Вслед за Артуром я поднялась по лестнице на чердак, куда он переехал из своей комнаты. Деревянные ступеньки жалобно скрипели под ногами.
– Почему? – спросила я, когда он впервые привел меня сюда. Я обвела взглядом голые стены и поежилась. Комната выглядела недоделанной, незащищенной. Неуютной. Артур высунул руку в окно и постучал закопченной курительной трубкой по карнизу. Черные хлопья сажи, как обугленные снежинки, посыпались вниз.
– Захотелось уединения, – кратко пояснил Артур.
Из вещей он взял с собой очень немногое. Даже одежда осталась в старой спальне, куда он заходил перед школой, как в гардеробную. На самом видном месте – на высокой стопке книг, служившей ночным столиком, – стояла самая ценная вещь, которая переехала вместе с ним: детская фотография Артура с отцом. Лето, они сидят на берегу грязно-серого океана и, смеясь, вглядываются в волны. Рамка оклеена ракушками, крашенными в пастельные тона.
– Похоже на детсадовскую поделку, – насмешливо заметила я, повертев рамку в руках.

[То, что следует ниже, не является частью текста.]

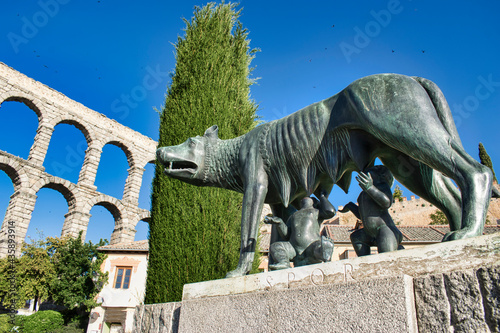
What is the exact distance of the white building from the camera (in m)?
23.0

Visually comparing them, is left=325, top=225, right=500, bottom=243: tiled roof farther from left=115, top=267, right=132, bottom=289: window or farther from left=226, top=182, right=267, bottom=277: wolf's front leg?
left=226, top=182, right=267, bottom=277: wolf's front leg

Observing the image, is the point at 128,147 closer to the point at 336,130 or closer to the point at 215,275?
the point at 215,275

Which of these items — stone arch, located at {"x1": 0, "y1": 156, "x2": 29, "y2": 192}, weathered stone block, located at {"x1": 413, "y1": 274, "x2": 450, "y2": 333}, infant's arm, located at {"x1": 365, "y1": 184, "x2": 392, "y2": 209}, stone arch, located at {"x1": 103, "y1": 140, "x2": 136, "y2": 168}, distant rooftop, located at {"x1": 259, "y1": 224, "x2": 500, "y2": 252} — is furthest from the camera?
stone arch, located at {"x1": 103, "y1": 140, "x2": 136, "y2": 168}

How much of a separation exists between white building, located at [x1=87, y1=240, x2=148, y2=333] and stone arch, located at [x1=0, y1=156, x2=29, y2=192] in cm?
742

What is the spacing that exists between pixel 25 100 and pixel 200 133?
25.3m

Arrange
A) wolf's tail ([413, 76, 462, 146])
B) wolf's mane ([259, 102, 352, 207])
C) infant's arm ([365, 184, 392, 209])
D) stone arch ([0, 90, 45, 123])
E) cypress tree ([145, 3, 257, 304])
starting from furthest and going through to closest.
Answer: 1. stone arch ([0, 90, 45, 123])
2. cypress tree ([145, 3, 257, 304])
3. wolf's mane ([259, 102, 352, 207])
4. infant's arm ([365, 184, 392, 209])
5. wolf's tail ([413, 76, 462, 146])

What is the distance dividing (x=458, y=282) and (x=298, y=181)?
1.54 m

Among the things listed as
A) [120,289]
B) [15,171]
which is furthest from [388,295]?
[15,171]

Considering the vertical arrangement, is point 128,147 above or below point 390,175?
above

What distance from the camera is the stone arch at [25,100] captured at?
2509 centimetres

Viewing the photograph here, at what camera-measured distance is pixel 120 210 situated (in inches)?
1180

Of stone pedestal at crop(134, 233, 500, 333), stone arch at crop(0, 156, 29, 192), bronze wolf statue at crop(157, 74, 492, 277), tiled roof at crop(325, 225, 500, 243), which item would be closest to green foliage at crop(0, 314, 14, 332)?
stone arch at crop(0, 156, 29, 192)

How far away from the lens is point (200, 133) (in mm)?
7574

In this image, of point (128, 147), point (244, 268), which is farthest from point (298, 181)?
point (128, 147)
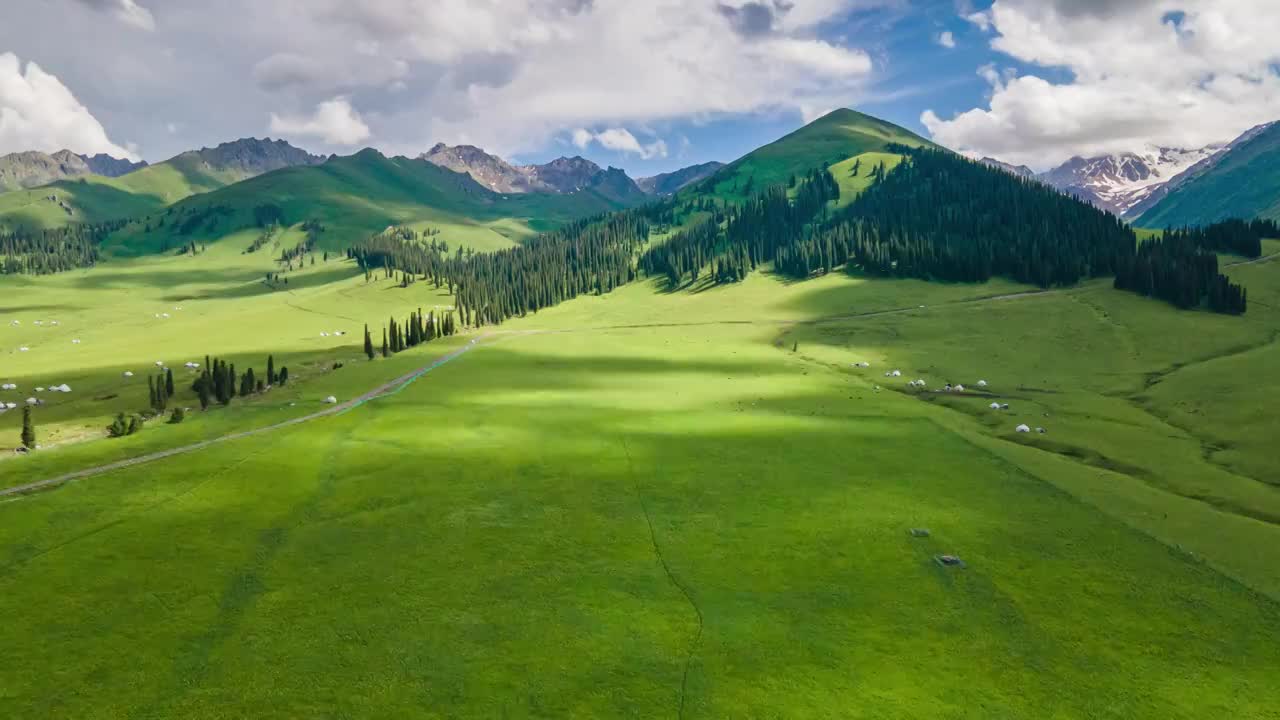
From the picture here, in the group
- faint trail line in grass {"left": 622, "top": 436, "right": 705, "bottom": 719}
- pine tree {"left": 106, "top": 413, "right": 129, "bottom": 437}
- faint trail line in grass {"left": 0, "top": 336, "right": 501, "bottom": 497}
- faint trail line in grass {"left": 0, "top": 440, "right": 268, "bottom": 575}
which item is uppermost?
pine tree {"left": 106, "top": 413, "right": 129, "bottom": 437}

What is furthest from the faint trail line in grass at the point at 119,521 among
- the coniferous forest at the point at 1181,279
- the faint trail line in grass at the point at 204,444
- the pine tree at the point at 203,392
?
the coniferous forest at the point at 1181,279

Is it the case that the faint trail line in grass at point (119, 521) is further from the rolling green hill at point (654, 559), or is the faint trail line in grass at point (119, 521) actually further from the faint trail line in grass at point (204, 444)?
the faint trail line in grass at point (204, 444)

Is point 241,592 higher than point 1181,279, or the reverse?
point 1181,279

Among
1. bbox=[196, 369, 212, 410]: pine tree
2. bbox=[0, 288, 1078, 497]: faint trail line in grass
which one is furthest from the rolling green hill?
bbox=[196, 369, 212, 410]: pine tree

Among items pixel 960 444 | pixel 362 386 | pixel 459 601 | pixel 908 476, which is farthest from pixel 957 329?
pixel 459 601

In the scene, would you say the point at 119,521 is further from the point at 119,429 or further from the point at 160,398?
the point at 160,398

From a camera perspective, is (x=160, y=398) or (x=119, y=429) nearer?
(x=119, y=429)

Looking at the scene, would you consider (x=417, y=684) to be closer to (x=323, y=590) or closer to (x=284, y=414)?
(x=323, y=590)

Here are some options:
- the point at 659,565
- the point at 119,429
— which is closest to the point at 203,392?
the point at 119,429

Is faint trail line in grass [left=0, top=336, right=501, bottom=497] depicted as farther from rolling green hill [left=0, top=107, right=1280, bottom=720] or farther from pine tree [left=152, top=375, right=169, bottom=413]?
pine tree [left=152, top=375, right=169, bottom=413]

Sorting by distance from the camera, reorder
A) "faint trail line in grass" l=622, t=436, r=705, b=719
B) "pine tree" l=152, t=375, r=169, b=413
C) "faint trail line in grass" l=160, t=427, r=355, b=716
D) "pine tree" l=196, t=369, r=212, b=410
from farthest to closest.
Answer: "pine tree" l=152, t=375, r=169, b=413, "pine tree" l=196, t=369, r=212, b=410, "faint trail line in grass" l=160, t=427, r=355, b=716, "faint trail line in grass" l=622, t=436, r=705, b=719
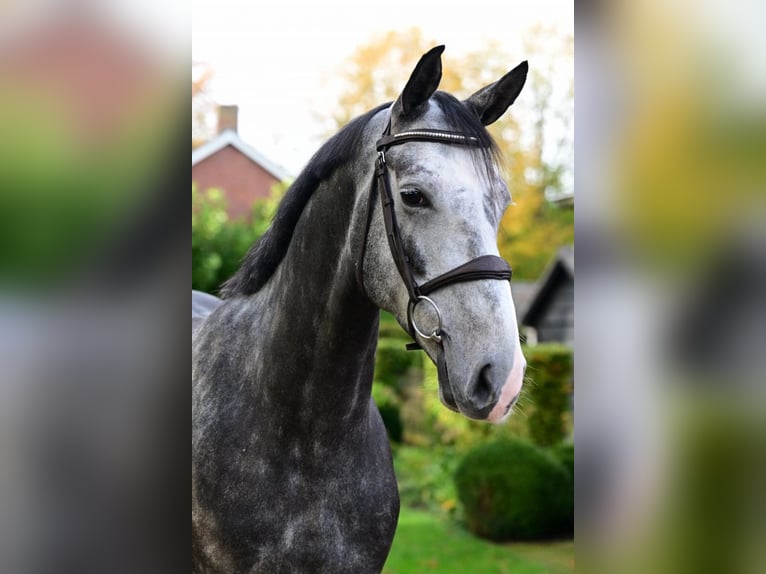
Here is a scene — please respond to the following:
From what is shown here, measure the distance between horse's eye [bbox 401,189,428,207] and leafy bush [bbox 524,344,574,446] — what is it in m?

Артур выхватил ее со словами:
– Не трогай. Это мама для меня сделала.
Рамка стояла на фотоальбоме времен средней школы – главном источнике наших развлечений. Больше всего мы с Артуром любили поизмываться над фотографиями ХО-телок и Мохноногих, расправляясь с их прошлыми воплощениями – растрепанными тщедушными уродцами с брекет-системами на зубах.
За художества мы принимались после того, как курнули и совершили опустошительный набег на кухню, с хохотом скатившись с лестницы на ватных ногах. Миссис Финнерман работала до пяти, а потом еще час-другой заполняла классные журналы. Она и не догадывалась, какой у нее удобный график работы.
Некоторые счастливчики в состоянии стресса теряют аппетит и худеют. Мне казалось, что я буду из их числа, но когда жгучая тревога за свое реноме уступила место пониманию, что меня сбросили с пьедестала за каких-то семь недель, я вновь начала есть от души и с удовольствием.
Артур много лет назад догадался, что стресс можно «заедать», и был мне верным сообщником. Мы заедали душевную боль самыми сумасшедшими кулинарными изысками – например, «Нутеллой», разогретой в микроволновке до состояния затвердевшего шоколадного печенья. Это было еще до того, как «Нутелла» появилась в каждом доме.
– Что это за штука? – спросила я, наткнувшись на незнакомую банку в шкафчике.
– Какая-то диковинная хрень из Европы, – пожал плечами Артур. Я перевела взгляд на банку и в изумлении скорчила гримасу.